[Dataset entries]
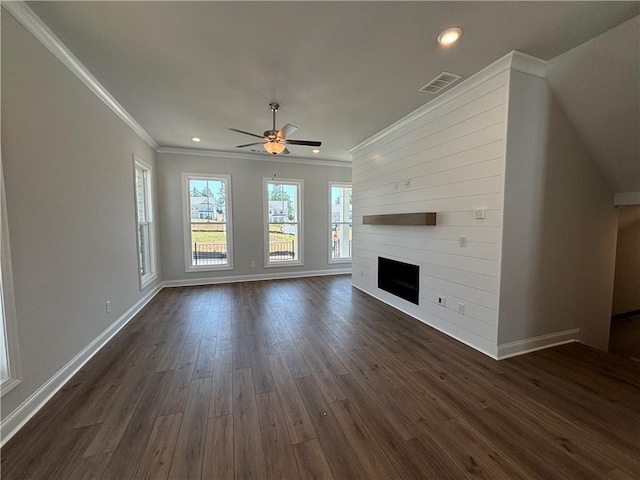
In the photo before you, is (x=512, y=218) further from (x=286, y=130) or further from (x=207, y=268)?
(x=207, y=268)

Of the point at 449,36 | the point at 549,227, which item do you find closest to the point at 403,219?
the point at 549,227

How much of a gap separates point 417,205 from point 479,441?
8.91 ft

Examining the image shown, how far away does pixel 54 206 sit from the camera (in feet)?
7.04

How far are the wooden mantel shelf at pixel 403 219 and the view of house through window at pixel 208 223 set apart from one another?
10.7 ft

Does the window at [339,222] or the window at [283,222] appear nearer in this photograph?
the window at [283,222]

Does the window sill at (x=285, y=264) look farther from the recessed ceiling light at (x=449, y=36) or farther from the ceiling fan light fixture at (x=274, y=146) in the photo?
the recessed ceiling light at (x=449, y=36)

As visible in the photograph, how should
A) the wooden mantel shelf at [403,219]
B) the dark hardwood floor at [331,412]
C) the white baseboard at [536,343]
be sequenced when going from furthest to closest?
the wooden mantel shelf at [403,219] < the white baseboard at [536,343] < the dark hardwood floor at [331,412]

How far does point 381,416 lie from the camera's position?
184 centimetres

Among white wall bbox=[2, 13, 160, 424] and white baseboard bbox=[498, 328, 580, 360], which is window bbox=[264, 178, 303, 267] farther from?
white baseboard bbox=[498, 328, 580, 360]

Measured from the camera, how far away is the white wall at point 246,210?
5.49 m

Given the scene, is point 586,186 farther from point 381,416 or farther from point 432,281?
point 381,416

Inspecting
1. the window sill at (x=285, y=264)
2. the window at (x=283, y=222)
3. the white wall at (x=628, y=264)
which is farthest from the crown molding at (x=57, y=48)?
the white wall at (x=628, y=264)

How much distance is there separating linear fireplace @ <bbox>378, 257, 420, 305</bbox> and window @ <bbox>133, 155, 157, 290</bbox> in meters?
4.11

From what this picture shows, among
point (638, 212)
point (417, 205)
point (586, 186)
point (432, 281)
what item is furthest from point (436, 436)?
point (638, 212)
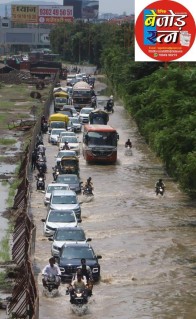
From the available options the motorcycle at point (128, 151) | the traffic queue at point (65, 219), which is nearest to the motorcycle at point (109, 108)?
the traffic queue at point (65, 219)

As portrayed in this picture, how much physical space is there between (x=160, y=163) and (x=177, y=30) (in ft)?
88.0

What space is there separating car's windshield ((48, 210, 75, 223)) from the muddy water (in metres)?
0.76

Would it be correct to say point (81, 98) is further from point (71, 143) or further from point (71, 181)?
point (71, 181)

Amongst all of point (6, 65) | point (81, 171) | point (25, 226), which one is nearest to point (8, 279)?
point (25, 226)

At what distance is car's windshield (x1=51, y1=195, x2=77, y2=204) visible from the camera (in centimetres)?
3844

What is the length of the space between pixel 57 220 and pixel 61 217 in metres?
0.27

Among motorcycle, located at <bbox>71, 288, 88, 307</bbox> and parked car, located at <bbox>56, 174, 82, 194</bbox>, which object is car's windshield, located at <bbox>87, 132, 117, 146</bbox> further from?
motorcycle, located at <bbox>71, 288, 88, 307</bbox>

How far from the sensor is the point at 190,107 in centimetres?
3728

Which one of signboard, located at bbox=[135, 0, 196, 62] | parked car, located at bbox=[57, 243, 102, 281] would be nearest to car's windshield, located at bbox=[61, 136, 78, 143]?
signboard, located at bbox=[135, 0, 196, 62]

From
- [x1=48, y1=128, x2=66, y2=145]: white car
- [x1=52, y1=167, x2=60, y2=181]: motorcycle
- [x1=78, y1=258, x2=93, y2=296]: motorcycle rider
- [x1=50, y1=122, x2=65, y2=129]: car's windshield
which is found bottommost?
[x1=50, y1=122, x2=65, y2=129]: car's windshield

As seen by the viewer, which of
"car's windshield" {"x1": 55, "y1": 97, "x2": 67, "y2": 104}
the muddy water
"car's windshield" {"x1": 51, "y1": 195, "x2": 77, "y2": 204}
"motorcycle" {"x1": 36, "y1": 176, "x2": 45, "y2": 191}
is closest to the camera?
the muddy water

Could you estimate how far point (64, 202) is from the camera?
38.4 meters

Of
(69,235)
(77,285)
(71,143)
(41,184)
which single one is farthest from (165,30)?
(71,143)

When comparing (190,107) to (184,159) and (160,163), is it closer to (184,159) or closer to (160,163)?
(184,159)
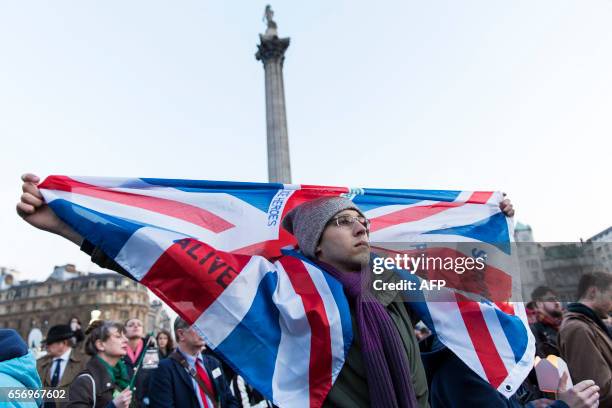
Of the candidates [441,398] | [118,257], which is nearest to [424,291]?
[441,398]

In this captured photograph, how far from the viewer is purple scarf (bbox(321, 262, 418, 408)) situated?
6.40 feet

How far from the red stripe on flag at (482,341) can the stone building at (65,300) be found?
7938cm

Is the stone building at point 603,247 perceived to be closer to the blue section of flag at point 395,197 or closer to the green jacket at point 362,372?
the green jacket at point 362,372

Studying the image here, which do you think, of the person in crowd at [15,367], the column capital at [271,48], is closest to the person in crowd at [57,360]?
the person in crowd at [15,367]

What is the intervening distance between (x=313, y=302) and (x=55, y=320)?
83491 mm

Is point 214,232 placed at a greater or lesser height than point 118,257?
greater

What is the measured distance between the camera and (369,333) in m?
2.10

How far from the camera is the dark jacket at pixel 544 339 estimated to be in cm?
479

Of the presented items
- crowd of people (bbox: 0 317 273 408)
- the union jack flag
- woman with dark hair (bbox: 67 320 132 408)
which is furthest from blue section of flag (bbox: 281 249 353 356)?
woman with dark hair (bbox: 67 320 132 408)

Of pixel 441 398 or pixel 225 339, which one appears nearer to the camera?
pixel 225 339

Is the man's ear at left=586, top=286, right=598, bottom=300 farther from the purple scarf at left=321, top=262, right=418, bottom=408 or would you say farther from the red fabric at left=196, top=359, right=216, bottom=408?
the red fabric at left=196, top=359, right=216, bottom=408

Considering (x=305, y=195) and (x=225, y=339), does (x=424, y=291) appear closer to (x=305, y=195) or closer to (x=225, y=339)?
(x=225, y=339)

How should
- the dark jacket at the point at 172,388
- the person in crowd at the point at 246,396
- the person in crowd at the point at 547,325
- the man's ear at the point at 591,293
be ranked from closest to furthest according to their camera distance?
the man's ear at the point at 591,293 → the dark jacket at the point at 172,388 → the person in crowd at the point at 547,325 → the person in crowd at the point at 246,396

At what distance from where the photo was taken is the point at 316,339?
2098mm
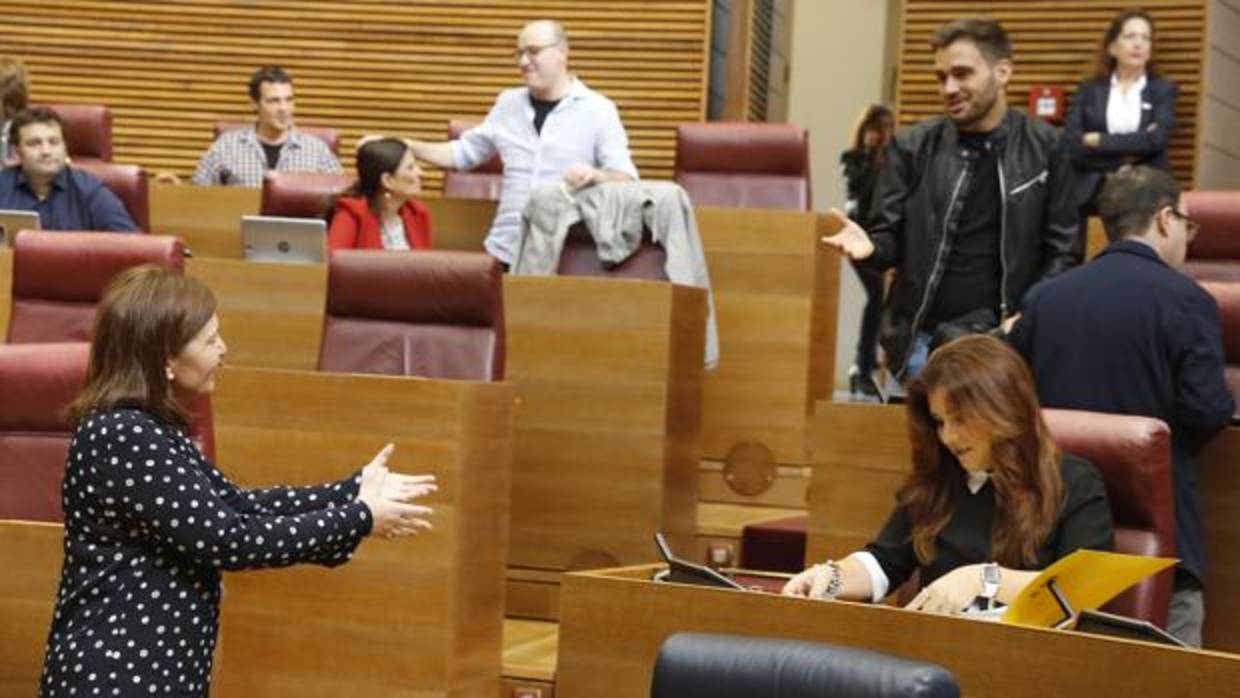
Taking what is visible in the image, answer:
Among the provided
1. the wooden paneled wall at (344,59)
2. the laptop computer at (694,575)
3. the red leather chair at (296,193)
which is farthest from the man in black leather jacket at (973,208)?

- _Directive_
Swap each occurrence of "photograph" for "image" across all of the entries and reproduce them otherwise unchanged. Leave the pictures out of your answer.

- _Full solution_
In the photo before you, is (x=512, y=218) further from (x=286, y=130) or further from (x=207, y=268)?
(x=207, y=268)

Of the point at 449,36 | the point at 549,227, which item do you find closest to the point at 403,219?
the point at 549,227

How much of a gap separates point 417,205 from point 479,441?
8.91 ft

Examining the image shown, how far away does pixel 54 206 sit from the camera (in feet)?
7.04

How far are the wooden mantel shelf at pixel 403 219 and the view of house through window at pixel 208 223 set apart from one another?
10.7 ft

Does the window at [339,222] or the window at [283,222] appear nearer in this image?
the window at [283,222]

Does the window sill at (x=285, y=264) look farther from the recessed ceiling light at (x=449, y=36) or farther from the ceiling fan light fixture at (x=274, y=146) in the photo?
the recessed ceiling light at (x=449, y=36)

As visible in the image, how should
A) the wooden mantel shelf at [403,219]
B) the dark hardwood floor at [331,412]
C) the white baseboard at [536,343]
be sequenced when going from furthest to closest?
the wooden mantel shelf at [403,219] < the white baseboard at [536,343] < the dark hardwood floor at [331,412]

How far does point 381,416 lie from the camera's position?
184 centimetres

Among white wall bbox=[2, 13, 160, 424] and white baseboard bbox=[498, 328, 580, 360], which is window bbox=[264, 178, 303, 267] farther from?
white baseboard bbox=[498, 328, 580, 360]

Measured from the camera, how far away is the white wall at point 246,210?
5.49 m

Given the scene, is point 586,186 farther from point 381,416 or farther from point 432,281?
point 381,416

Inspecting
1. the window sill at (x=285, y=264)
2. the window at (x=283, y=222)
3. the white wall at (x=628, y=264)
which is farthest from the crown molding at (x=57, y=48)?
the white wall at (x=628, y=264)

How much distance is there separating linear fireplace @ <bbox>378, 257, 420, 305</bbox> and window @ <bbox>133, 155, 157, 290</bbox> in meters?
4.11

From what this picture shows, among
point (638, 212)
point (417, 205)
point (586, 186)
point (432, 281)
what item is furthest from point (436, 436)?
point (638, 212)
From the available options the motorcycle at point (128, 151) | the traffic queue at point (65, 219), which is nearest to the motorcycle at point (109, 108)?
the traffic queue at point (65, 219)

As portrayed in this picture, how much physical space is there between (x=160, y=163) and (x=177, y=30) (in ft)?
88.0

What space is there separating car's windshield ((48, 210, 75, 223)) from the muddy water (in metres)?
0.76

Would it be correct to say point (81, 98) is further from point (71, 143) or further from point (71, 181)?
point (71, 181)

Amongst all of point (6, 65) | point (81, 171) | point (25, 226), which one is nearest to point (8, 279)?
point (25, 226)

At what distance is car's windshield (x1=51, y1=195, x2=77, y2=204) visible from the camera (in centimetres)?
3844

What is the length of the space between pixel 57 220 and pixel 61 217 in metres?
0.27

Among motorcycle, located at <bbox>71, 288, 88, 307</bbox> and parked car, located at <bbox>56, 174, 82, 194</bbox>, which object is car's windshield, located at <bbox>87, 132, 117, 146</bbox> further from?
motorcycle, located at <bbox>71, 288, 88, 307</bbox>

How far from the sensor is the point at 190,107 in centimetres?
3728

Which one of signboard, located at bbox=[135, 0, 196, 62] | parked car, located at bbox=[57, 243, 102, 281] would be nearest to car's windshield, located at bbox=[61, 136, 78, 143]?
signboard, located at bbox=[135, 0, 196, 62]

From
- [x1=48, y1=128, x2=66, y2=145]: white car
- [x1=52, y1=167, x2=60, y2=181]: motorcycle
- [x1=78, y1=258, x2=93, y2=296]: motorcycle rider
- [x1=50, y1=122, x2=65, y2=129]: car's windshield
which is found bottommost?
[x1=50, y1=122, x2=65, y2=129]: car's windshield

As seen by the viewer, which of
"car's windshield" {"x1": 55, "y1": 97, "x2": 67, "y2": 104}
the muddy water
"car's windshield" {"x1": 51, "y1": 195, "x2": 77, "y2": 204}
"motorcycle" {"x1": 36, "y1": 176, "x2": 45, "y2": 191}
is closest to the camera?
the muddy water

Could you estimate how far point (64, 202) is from the camera?
38.4 meters

Of
(69,235)
(77,285)
(71,143)
(41,184)
which single one is farthest from (165,30)?
(71,143)

When comparing (190,107) to (184,159) and (160,163), is it closer to (184,159) or closer to (160,163)?
(184,159)
Of the candidates [441,398] | [118,257], which is nearest to [424,291]?
[441,398]

In this captured image, how far from the viewer is purple scarf (bbox(321, 262, 418, 408)) situated?
6.40 feet

How far from the red stripe on flag at (482,341) can the stone building at (65,300) be found?
7938cm

Is the stone building at point 603,247 perceived to be closer to the blue section of flag at point 395,197 or closer to the green jacket at point 362,372?
the green jacket at point 362,372

Studying the image here, which do you think, of the person in crowd at [15,367], the column capital at [271,48], is closest to the person in crowd at [57,360]?
the person in crowd at [15,367]

What is the intervening distance between (x=313, y=302) and (x=55, y=320)?
83491 mm

Is point 214,232 placed at a greater or lesser height than point 118,257?
greater

What is the measured distance between the camera and (369,333) in m?
2.10

How far from the camera is the dark jacket at pixel 544 339 estimated to be in cm?
479

Of the presented items
- crowd of people (bbox: 0 317 273 408)
- the union jack flag
- woman with dark hair (bbox: 67 320 132 408)
which is furthest from blue section of flag (bbox: 281 249 353 356)?
woman with dark hair (bbox: 67 320 132 408)

Of pixel 441 398 or pixel 225 339, which one appears nearer to the camera?
pixel 225 339

Is the man's ear at left=586, top=286, right=598, bottom=300 farther from the purple scarf at left=321, top=262, right=418, bottom=408 or would you say farther from the red fabric at left=196, top=359, right=216, bottom=408?
the red fabric at left=196, top=359, right=216, bottom=408

Considering (x=305, y=195) and (x=225, y=339), does (x=424, y=291) appear closer to (x=305, y=195) or closer to (x=225, y=339)?
(x=225, y=339)

How should
- the dark jacket at the point at 172,388
- the person in crowd at the point at 246,396
- the person in crowd at the point at 547,325
- the man's ear at the point at 591,293
be ranked from closest to furthest according to their camera distance?
the man's ear at the point at 591,293 → the dark jacket at the point at 172,388 → the person in crowd at the point at 547,325 → the person in crowd at the point at 246,396

At what distance from where the photo was taken is the point at 316,339?
2098mm
Taking what is visible in the image, answer:
Among the provided
1. the wooden paneled wall at (344,59)
2. the laptop computer at (694,575)
3. the red leather chair at (296,193)
which is farthest from the man in black leather jacket at (973,208)?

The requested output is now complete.